BEGIN Data provided

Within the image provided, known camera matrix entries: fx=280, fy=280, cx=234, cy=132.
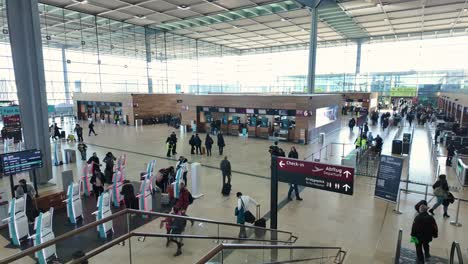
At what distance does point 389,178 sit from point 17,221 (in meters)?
10.1

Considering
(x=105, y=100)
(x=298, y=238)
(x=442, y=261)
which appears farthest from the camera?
(x=105, y=100)

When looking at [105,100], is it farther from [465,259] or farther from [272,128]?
[465,259]

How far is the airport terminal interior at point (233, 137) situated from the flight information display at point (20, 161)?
0.03m

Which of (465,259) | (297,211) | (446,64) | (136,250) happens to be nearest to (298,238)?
(297,211)

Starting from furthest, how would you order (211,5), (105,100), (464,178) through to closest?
1. (105,100)
2. (211,5)
3. (464,178)

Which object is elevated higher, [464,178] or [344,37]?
[344,37]

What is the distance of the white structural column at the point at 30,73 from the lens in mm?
9062

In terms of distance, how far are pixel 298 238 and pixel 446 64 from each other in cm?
4152

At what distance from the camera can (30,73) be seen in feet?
30.9

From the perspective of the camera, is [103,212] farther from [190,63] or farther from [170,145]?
[190,63]

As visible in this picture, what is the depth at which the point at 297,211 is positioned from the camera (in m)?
8.26

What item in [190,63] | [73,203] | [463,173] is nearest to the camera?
[73,203]

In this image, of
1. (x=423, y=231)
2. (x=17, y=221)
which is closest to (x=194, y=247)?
(x=17, y=221)

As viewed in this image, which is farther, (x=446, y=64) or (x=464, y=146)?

END Data provided

▶ _What you are asked to do_
Update the lines from the one with "What is the distance" through the end, changing "camera" to "viewpoint" and leaving everything else as it is. Give back only those lines.

▶ _Output below_
What is the distance of the white structural column at the point at 30,73 from the lens in mm?
9062

In terms of distance, how far are pixel 298 238 and pixel 446 64 from each other in cm?
4152

At what distance from the viewpoint can (30,73) be seen in feet?
30.9

From the perspective of the viewpoint, is [103,212] farther from [190,63] or farther from [170,145]?
[190,63]

As visible in this picture, what is the depth at which the point at 297,211 is positioned from the viewpoint (in m)?
8.26

What item in [190,63] | [73,203] | [463,173] is nearest to the viewpoint?
[73,203]

In this image, of
1. (x=423, y=231)
2. (x=17, y=221)
which is closest to (x=194, y=247)?
(x=17, y=221)

As viewed in this image, which is farther, (x=446, y=64) or (x=464, y=146)?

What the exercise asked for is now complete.